Start of SOURCE DATA

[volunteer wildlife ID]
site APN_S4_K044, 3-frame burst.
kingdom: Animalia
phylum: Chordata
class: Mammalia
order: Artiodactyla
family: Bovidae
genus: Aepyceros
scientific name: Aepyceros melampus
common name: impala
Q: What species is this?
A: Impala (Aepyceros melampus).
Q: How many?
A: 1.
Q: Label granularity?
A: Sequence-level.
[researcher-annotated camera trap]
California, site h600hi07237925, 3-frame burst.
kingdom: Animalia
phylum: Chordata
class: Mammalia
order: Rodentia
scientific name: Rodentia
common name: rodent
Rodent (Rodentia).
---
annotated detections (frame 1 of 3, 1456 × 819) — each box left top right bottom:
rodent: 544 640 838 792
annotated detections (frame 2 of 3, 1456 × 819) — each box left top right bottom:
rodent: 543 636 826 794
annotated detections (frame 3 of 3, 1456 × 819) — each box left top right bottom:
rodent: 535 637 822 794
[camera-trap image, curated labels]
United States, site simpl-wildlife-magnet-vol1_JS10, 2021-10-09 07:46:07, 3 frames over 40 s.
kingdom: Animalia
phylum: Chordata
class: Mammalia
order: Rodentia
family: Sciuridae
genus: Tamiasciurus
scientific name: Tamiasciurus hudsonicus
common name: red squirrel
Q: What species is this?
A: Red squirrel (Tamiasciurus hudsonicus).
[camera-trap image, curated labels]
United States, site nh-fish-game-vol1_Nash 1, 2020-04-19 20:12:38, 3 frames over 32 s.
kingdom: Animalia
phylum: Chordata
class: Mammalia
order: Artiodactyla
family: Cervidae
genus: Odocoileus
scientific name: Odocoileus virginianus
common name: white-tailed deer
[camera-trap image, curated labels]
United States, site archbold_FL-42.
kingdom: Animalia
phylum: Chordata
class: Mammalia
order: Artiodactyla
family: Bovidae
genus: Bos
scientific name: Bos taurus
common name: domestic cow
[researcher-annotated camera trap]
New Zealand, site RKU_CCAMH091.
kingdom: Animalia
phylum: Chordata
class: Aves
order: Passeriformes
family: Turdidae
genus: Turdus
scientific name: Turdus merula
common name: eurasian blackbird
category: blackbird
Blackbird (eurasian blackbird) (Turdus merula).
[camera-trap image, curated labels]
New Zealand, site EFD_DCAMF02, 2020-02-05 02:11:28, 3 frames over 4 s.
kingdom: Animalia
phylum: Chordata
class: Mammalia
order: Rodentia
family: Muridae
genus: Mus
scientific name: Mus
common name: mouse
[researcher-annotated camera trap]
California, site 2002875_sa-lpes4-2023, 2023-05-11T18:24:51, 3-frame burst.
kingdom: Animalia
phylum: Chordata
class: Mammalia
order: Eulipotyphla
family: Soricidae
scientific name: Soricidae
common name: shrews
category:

End of SOURCE DATA

WHAT NEEDS TO BE DONE
Exact copies of every record are required.

YOUR SOLUTION
[volunteer wildlife ID]
site APN_S4_K044, 3-frame burst.
kingdom: Animalia
phylum: Chordata
class: Mammalia
order: Artiodactyla
family: Bovidae
genus: Aepyceros
scientific name: Aepyceros melampus
common name: impala
Q: What species is this?
A: Impala (Aepyceros melampus).
Q: How many?
A: 1.
Q: Label granularity?
A: Sequence-level.
[researcher-annotated camera trap]
California, site h600hi07237925, 3-frame burst.
kingdom: Animalia
phylum: Chordata
class: Mammalia
order: Rodentia
scientific name: Rodentia
common name: rodent
Rodent (Rodentia).
---
annotated detections (frame 1 of 3, 1456 × 819) — each box left top right bottom:
rodent: 544 640 838 792
annotated detections (frame 2 of 3, 1456 × 819) — each box left top right bottom:
rodent: 543 636 826 794
annotated detections (frame 3 of 3, 1456 × 819) — each box left top right bottom:
rodent: 535 637 822 794
[camera-trap image, curated labels]
United States, site simpl-wildlife-magnet-vol1_JS10, 2021-10-09 07:46:07, 3 frames over 40 s.
kingdom: Animalia
phylum: Chordata
class: Mammalia
order: Rodentia
family: Sciuridae
genus: Tamiasciurus
scientific name: Tamiasciurus hudsonicus
common name: red squirrel
Q: What species is this?
A: Red squirrel (Tamiasciurus hudsonicus).
[camera-trap image, curated labels]
United States, site nh-fish-game-vol1_Nash 1, 2020-04-19 20:12:38, 3 frames over 32 s.
kingdom: Animalia
phylum: Chordata
class: Mammalia
order: Artiodactyla
family: Cervidae
genus: Odocoileus
scientific name: Odocoileus virginianus
common name: white-tailed deer
[camera-trap image, curated labels]
United States, site archbold_FL-42.
kingdom: Animalia
phylum: Chordata
class: Mammalia
order: Artiodactyla
family: Bovidae
genus: Bos
scientific name: Bos taurus
common name: domestic cow
[researcher-annotated camera trap]
New Zealand, site RKU_CCAMH091.
kingdom: Animalia
phylum: Chordata
class: Aves
order: Passeriformes
family: Turdidae
genus: Turdus
scientific name: Turdus merula
common name: eurasian blackbird
category: blackbird
Blackbird (eurasian blackbird) (Turdus merula).
[camera-trap image, curated labels]
New Zealand, site EFD_DCAMF02, 2020-02-05 02:11:28, 3 frames over 4 s.
kingdom: Animalia
phylum: Chordata
class: Mammalia
order: Rodentia
family: Muridae
genus: Mus
scientific name: Mus
common name: mouse
[researcher-annotated camera trap]
California, site 2002875_sa-lpes4-2023, 2023-05-11T18:24:51, 3-frame burst.
kingdom: Animalia
phylum: Chordata
class: Mammalia
order: Eulipotyphla
family: Soricidae
scientific name: Soricidae
common name: shrews
category:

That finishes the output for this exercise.